#### Instructions for the task:
In the records below, find the line containing "Considering their vertical", then extract that line and all subsequent lines exactly, leaving out everything else.
- - - -
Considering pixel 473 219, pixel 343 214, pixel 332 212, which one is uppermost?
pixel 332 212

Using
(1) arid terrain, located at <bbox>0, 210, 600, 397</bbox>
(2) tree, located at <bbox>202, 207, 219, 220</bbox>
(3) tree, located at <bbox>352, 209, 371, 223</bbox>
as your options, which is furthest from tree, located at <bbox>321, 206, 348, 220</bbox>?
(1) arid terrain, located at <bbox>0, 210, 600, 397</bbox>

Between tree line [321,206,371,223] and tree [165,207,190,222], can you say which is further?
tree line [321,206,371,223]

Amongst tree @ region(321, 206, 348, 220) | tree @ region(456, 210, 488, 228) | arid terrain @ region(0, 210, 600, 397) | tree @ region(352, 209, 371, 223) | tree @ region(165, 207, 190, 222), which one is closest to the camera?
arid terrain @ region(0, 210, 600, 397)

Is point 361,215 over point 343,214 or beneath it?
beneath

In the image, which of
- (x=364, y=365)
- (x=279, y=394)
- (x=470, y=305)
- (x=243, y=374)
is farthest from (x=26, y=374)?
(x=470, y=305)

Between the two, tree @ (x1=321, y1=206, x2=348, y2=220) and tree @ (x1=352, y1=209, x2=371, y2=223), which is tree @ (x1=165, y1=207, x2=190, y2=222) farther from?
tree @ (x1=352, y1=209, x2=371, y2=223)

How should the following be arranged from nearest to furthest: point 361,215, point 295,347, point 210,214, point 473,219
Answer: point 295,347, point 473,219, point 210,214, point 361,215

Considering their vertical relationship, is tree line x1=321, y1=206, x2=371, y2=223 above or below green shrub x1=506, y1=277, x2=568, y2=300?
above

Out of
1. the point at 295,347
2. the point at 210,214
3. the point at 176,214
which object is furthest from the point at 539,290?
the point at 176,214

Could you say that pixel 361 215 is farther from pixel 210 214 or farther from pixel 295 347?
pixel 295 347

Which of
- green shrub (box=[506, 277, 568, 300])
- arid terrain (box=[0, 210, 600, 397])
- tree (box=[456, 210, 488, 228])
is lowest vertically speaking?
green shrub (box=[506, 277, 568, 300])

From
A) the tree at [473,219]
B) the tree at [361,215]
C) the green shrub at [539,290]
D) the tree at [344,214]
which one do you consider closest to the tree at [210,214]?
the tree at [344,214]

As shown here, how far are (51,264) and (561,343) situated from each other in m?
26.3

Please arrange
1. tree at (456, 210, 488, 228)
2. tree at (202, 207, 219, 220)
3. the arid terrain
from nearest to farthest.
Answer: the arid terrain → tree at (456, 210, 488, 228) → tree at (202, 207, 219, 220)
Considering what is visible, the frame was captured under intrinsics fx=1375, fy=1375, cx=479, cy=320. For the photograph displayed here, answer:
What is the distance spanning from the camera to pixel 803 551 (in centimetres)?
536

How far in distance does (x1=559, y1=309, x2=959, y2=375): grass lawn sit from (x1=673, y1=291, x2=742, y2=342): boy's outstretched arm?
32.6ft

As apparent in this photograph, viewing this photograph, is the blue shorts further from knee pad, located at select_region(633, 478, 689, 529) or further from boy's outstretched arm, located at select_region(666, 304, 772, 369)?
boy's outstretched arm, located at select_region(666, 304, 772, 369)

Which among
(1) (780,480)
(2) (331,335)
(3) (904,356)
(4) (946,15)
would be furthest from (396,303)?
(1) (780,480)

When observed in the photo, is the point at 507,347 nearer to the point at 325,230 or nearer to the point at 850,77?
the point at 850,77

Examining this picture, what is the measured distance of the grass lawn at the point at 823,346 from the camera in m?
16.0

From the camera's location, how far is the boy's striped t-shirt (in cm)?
- - - -
#### Solution below:
Considering their vertical relationship, is tree line x1=321, y1=206, x2=371, y2=223 above or below green shrub x1=506, y1=277, x2=568, y2=300?
above

Out of
1. the point at 295,347
2. the point at 210,214
3. the point at 176,214
which object is furthest from the point at 539,290?
the point at 176,214

Could you say that pixel 361 215 is farther from pixel 210 214 or farther from pixel 295 347?
pixel 295 347

Which of
- green shrub (box=[506, 277, 568, 300])
- arid terrain (box=[0, 210, 600, 397])
- tree (box=[456, 210, 488, 228])
is lowest vertically speaking?
green shrub (box=[506, 277, 568, 300])

From
A) the tree at [473,219]
B) the tree at [361,215]
C) the green shrub at [539,290]
D) the tree at [344,214]
which one do you consider closest to the tree at [210,214]?
the tree at [344,214]

As shown here, how far are (51,264) and (561,343) situated from each other in m?
26.3

Please arrange
1. tree at (456, 210, 488, 228)
2. tree at (202, 207, 219, 220)
3. the arid terrain
from nearest to farthest.
Answer: the arid terrain → tree at (456, 210, 488, 228) → tree at (202, 207, 219, 220)
Considering what is visible, the frame was captured under intrinsics fx=1375, fy=1375, cx=479, cy=320. For the photograph displayed here, answer:
What is the distance spanning from the camera to pixel 803 551 (in centimetres)?
536

How far in distance does (x1=559, y1=309, x2=959, y2=375): grass lawn sit from (x1=673, y1=291, x2=742, y2=342): boy's outstretched arm?
32.6ft

As apparent in this photograph, viewing this photograph, is the blue shorts further from knee pad, located at select_region(633, 478, 689, 529) or further from boy's outstretched arm, located at select_region(666, 304, 772, 369)?
boy's outstretched arm, located at select_region(666, 304, 772, 369)

Which among
(1) (780,480)
(2) (331,335)
(3) (904,356)
(4) (946,15)
would be furthest from (396,303)?
(1) (780,480)

When observed in the photo, is the point at 507,347 nearer to the point at 325,230 or nearer to the point at 850,77?
the point at 850,77

Examining this picture, what is the measured distance of the grass lawn at the point at 823,346 from the camera in m?
16.0

From the camera's location, how far is the boy's striped t-shirt (in cm)?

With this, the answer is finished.